(Stored data)
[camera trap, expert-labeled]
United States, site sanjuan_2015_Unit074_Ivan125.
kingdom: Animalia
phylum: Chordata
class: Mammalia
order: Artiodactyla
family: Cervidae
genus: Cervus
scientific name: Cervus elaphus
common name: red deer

=== Your assignment ===
The lines to output run from the one containing "order: Artiodactyla" to the last line of the entries; give them back exactly.

=== Response below ===
order: Artiodactyla
family: Cervidae
genus: Cervus
scientific name: Cervus elaphus
common name: red deer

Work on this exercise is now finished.